- FRAGMENTO DEL DOCUMENTO:
__________
¿Y qué espacio le quedó para la intimidad?
–Mi intimidad se resguarda a los ponchazos. En este momento vivo con mi marido, así que desayunamos, cenamos y dormimos juntos, cuando estoy..., si no estoy, bueno... Para mis hijos y mis nietos reservo siempre el domingo, por lo menos. A veces también los sábados porque Camilita, mi nieta de 8, juega al tenis y mi marido la lleva al club, cuando puedo voy con ellos y comemos allí. Sino, hago mis recorridas telefónicas. El otro día hablé con Camila, le pregunté por sus cosas y cuando me iba a despedir me dijo: “¡No!, tenemos que hablar, ¿cómo van tus cosas?”. Le dije que bien, pero lo que ella quería saber era cómo iban las encuestas. Yo trato de no hablarle de estas historias, de preservarla. Pero se ve que ella lo necesita.
¿Ser un personaje público no la transforma un poco en una desconocida para su familia?
–¿Por qué? Al contrario, me conocen de maneras que nunca antes me hubieran conocido y que además les abren la posibilidad de elegir sus propios afectos y afinidades. En la estrella que forman las relaciones familiares los roles van rotando –en el mejor de los casos– y así es más fácil sentir en un momento más afinidad por unos o por otros.
–¿Usted se reconoce en sus padres?
__________
- EXTRACTO DE DATOS:
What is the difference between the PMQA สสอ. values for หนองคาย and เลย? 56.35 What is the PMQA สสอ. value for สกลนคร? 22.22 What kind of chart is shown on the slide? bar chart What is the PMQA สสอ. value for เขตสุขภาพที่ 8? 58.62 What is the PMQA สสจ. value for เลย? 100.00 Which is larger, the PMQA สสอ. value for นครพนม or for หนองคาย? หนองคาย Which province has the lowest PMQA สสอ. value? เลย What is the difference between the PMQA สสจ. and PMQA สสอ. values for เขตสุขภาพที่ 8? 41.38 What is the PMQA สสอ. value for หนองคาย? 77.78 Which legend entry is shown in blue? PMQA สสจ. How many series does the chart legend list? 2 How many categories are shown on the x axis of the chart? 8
__________
Contesta brevemente según la entrevista:
(a) ¿Qué día reserva siempre la entrevistada, por lo menos, para sus hijos y sus nietos?
(b) ¿Qué deporte juega Camilita?
(c) ¿Qué posibilidad les abren a sus familiares las nuevas maneras de conocerla?
No hace falta usar los datos para resolver la consigna.

(a) El domingo.
(b) Tenis.
(c) La posibilidad de elegir sus propios afectos y afinidades.